Des sources variées et inédites
Retracer cette « dépénalisation de l’homosexualité » a été permis par un travail sur archives et par entretiens. Des archives aux statuts divers ont été consultées. Ce sont des archives publiques et notamment les archives du Ministère de la justice à Fontainebleau (les archives de la Commission de révision du code pénal et les archives du cabinet de Robert Badinter). Surtout, le mémoire s’appuie sur des archives privées, inédites pour la plupart : les archives du sénateur Henri Caillavet (conservées par un de ses collaborateurs), de l’écrivain Daniel Guérin (déposées à la BDIC à Nanterre), du militant du Cuarh Gérard Bach-Ignasse (conservées par un particulier en attente d’une cession prochaine à un centre d’archives) et de Marc Croissant (conservées par Marc Croissant). Le travail par entretiens a représenté un autre pan très important. Vingt-et-un entretiens ont été menés (enregistrés, ils sont retranscrits dans les annexes du mémoire) avec des acteurs de la dépénalisation, en particulier des militants homosexuels (Hervé Liffran, Jan-Paul Pouliquen, Jacques Girard, etc.) quelques hommes politiques (Henri Caillavet, Monique Pelletier), des avocats (Claudette Eleini) et des intellectuels (René Schérer, Gabriel Matzneff).

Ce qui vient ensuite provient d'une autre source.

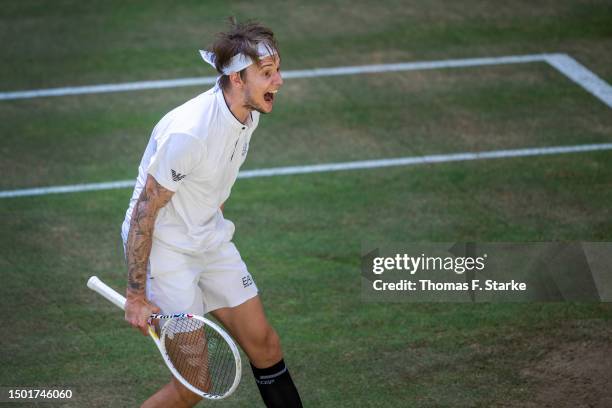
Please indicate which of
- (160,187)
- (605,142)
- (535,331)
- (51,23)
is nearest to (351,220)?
(535,331)

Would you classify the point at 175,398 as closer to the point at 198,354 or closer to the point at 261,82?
the point at 198,354

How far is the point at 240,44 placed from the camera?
606 cm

Antoine Idier est doctorant en sociologie à l’Université de Picardie Jules Vernes et au Centre universitaire de recherche sur l’action publique et le politique (CURAPP). À travers la biographie du militant, journaliste et écrivain Guy Hocquenghem, ses recherches portent sur les mouvements politiques et culturels de l’après 1968. Il est également l’auteur de Dissidanse rose. Vies homosexuelles à Lyon, à paraître en 2012 aux éditions Michel Chomarat.
Mémoire soutenu le 15 juin 2011 devant un jury composé de Renaud Payre (Professeur de science politique, IEP de Lyon, Laboratoire Triangle), Gilles Pollet (Professeur de science politique, IEP de Lyon, Laboratoire Triangle) et Anne Verjus (Chargée de recherche au CNRS, Laboratoire Triangle).